* TASK TO COMPLETE *
Copy out the listing that follows, exactly, without its pictures.

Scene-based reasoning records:
_ _ _ _ _ _ _

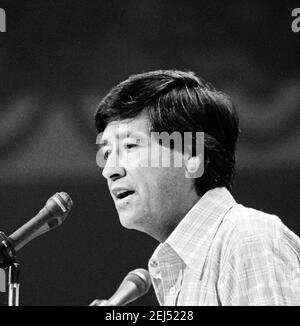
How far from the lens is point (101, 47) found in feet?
8.67

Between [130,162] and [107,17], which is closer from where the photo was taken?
[130,162]

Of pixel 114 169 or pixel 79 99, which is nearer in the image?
pixel 114 169

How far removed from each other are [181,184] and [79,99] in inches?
35.3

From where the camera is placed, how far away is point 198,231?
1.72m

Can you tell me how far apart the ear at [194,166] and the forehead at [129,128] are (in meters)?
0.15

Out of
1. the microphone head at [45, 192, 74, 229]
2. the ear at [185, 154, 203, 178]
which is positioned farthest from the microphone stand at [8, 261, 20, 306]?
the ear at [185, 154, 203, 178]

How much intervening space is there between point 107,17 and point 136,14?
0.12m

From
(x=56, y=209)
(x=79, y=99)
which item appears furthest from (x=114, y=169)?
(x=79, y=99)

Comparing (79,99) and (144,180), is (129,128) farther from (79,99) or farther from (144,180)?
(79,99)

_ _ _ _ _ _ _

* ANSWER TO THE TASK *
How far from the lens is point (101, 47) found in feet?
8.67

Between [130,162] and [107,17], which is closer from where the photo was taken?
[130,162]

Of pixel 114 169 or pixel 79 99, which is nearer in the image?
pixel 114 169

How far removed from each other are [181,184] and [79,99] in inches?
35.3

From where the camera is placed, how far away is point 198,231?
1.72m

Can you tell me how far apart the ear at [194,166] and the forehead at [129,128] are (in meters)?
0.15

Out of
1. the microphone head at [45, 192, 74, 229]
2. the ear at [185, 154, 203, 178]
which is positioned farthest from the microphone stand at [8, 261, 20, 306]?
the ear at [185, 154, 203, 178]

How much intervening space is there between point 107,17 and point 136,14?
0.12m

From
(x=56, y=209)
(x=79, y=99)
which item appears furthest from (x=114, y=169)?
(x=79, y=99)

Comparing (79,99) and (144,180), is (129,128) farther from (79,99) or farther from (144,180)?
(79,99)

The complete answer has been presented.